The New York Attorney General has announced a proposal that would provide businesses with a “safe harbor” from liability if they implement certain data security standards. This could be welcome news given the current litigation landscape. Under the proposal, companies would be eligible for the safe harbor if they categorize information systems based on risk, implement a data security plan, and attain certification. Currently, the lack of clarity about legal obligations and effective security measures has resulted in significant uncertainty. The safe harbor would set some baseline standards and allow businesses to take proactive steps to reduce the threat of liability.

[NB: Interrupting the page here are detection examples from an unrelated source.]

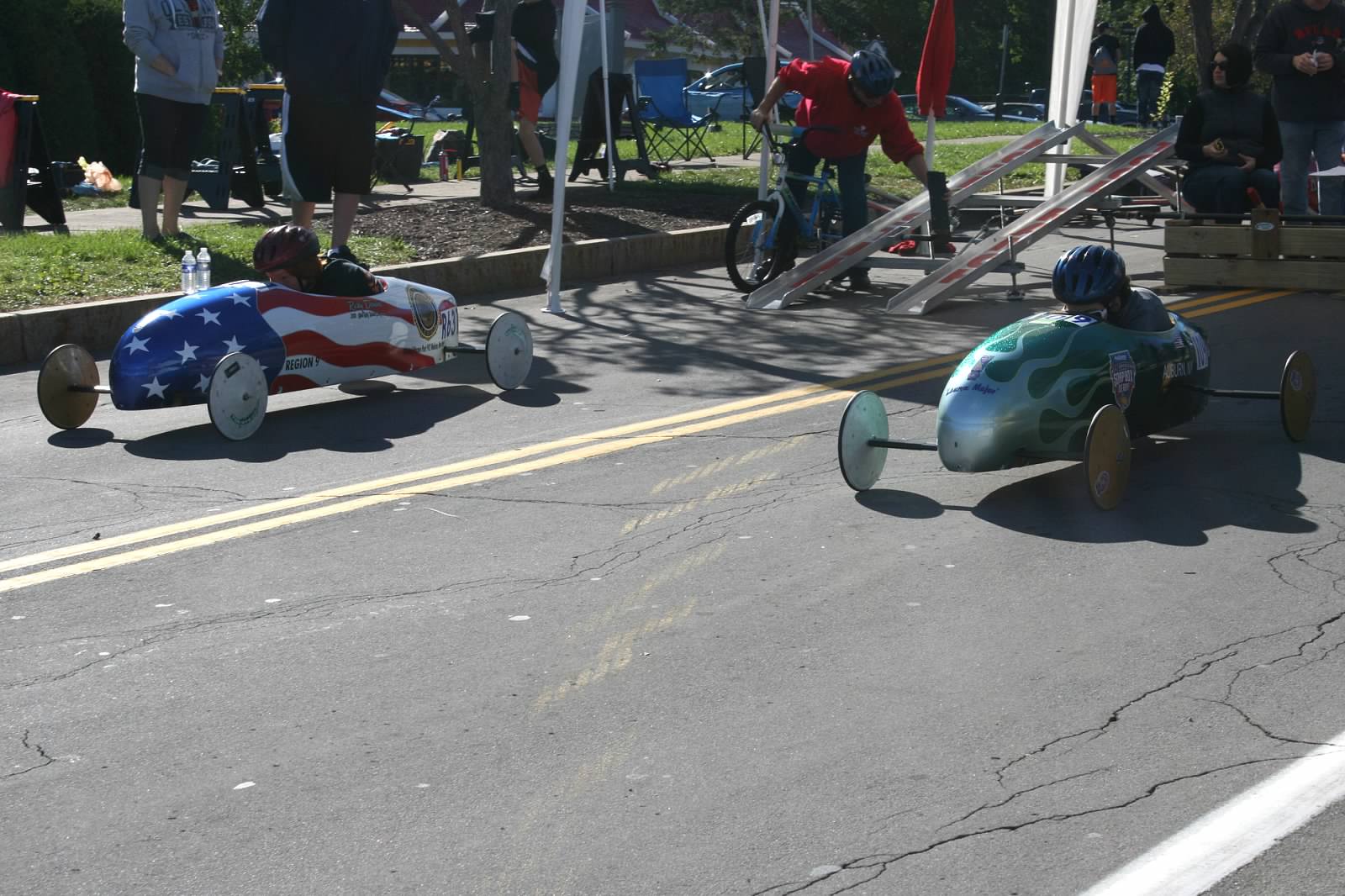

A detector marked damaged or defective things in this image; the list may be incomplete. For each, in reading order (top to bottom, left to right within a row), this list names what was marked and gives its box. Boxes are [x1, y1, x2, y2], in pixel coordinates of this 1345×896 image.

crack in asphalt [1, 731, 55, 780]
crack in asphalt [753, 753, 1296, 893]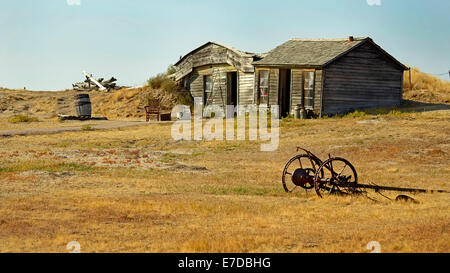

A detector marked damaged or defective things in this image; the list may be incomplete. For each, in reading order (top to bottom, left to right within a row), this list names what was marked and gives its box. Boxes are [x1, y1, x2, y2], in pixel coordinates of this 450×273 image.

rusty farm implement [282, 147, 446, 200]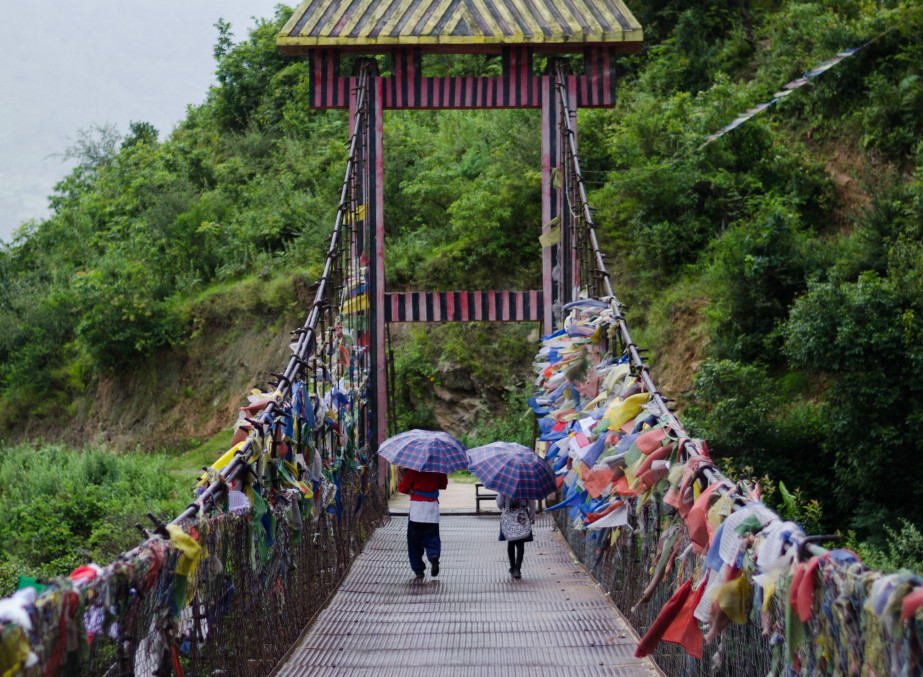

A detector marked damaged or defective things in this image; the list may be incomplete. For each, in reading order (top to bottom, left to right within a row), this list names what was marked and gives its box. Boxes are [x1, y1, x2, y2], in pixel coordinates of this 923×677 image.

rusty metal decking [270, 516, 660, 672]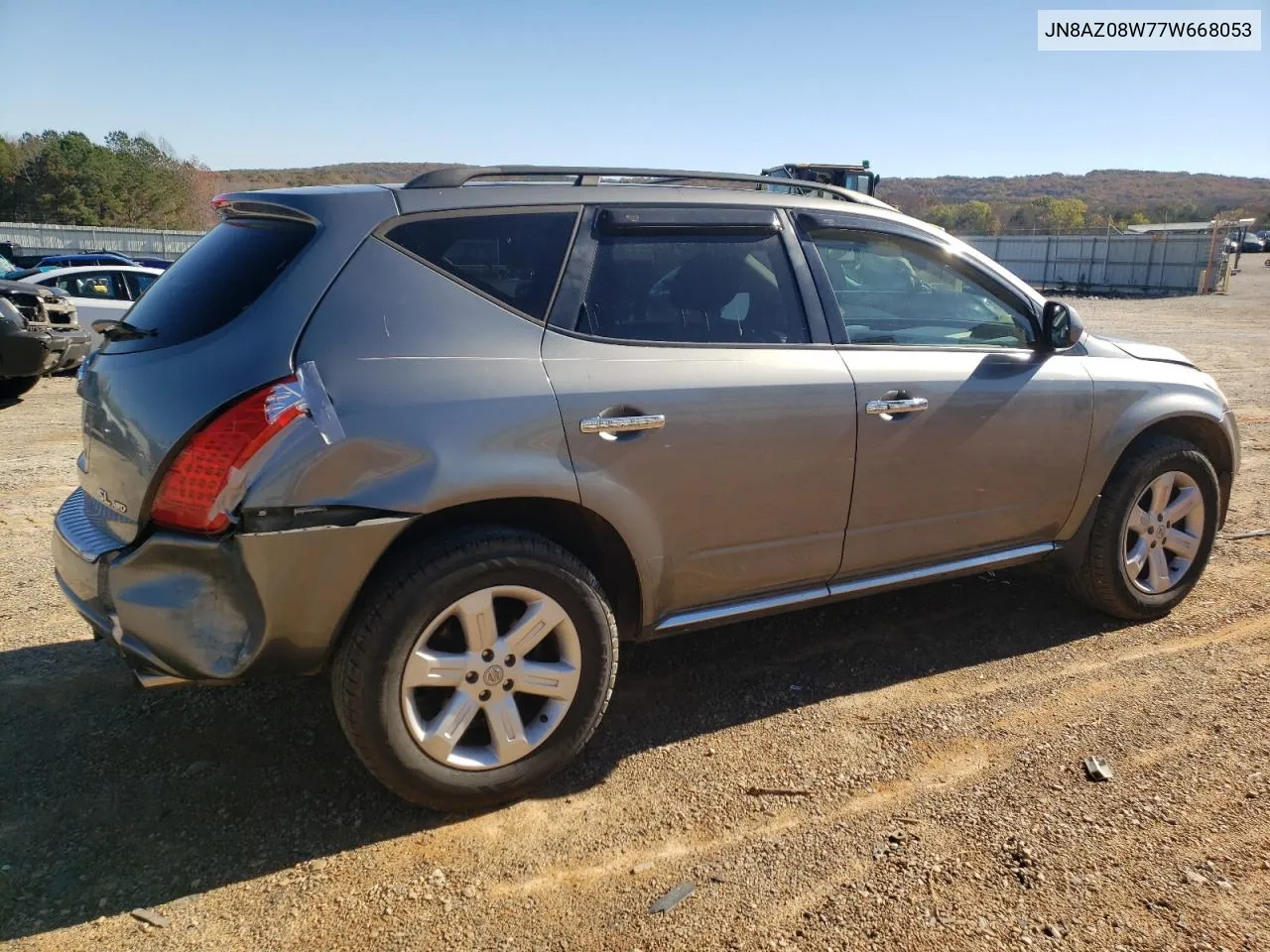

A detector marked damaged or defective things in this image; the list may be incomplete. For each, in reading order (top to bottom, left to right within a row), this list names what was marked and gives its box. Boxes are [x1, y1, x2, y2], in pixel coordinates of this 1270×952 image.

The FTC has initiated dozens of legal actions against companies for failing to adequately protect consumers’ information under Section 5(a) of the Federal Trade Commission Act, which prohibits unfair or deceptive practices. The FTC has successfully exerted its authority over data security without issuing specific regulations or standards, thereby permitting the agency to use its discretion in deciding what are “reasonable” data security standards. This, in turn, has created some ambiguity in the data security landscape. State unfair trade practices acts can also be used to bring class action suits against companies subject to data breach based on this tenuous “reasonable” standard. Thus, companies face not only the potential heavy-hand of federal regulators, but also the threat of class actions and private litigation.
New York’s legislation could help mitigate these threats by reducing some of the ambiguity in this area. This would provide guidance in an area where it is desperately needed and be used as a benchmark in defense or as a model for other jurisdictions. At the least, this proposal is promising and heading in the right direction.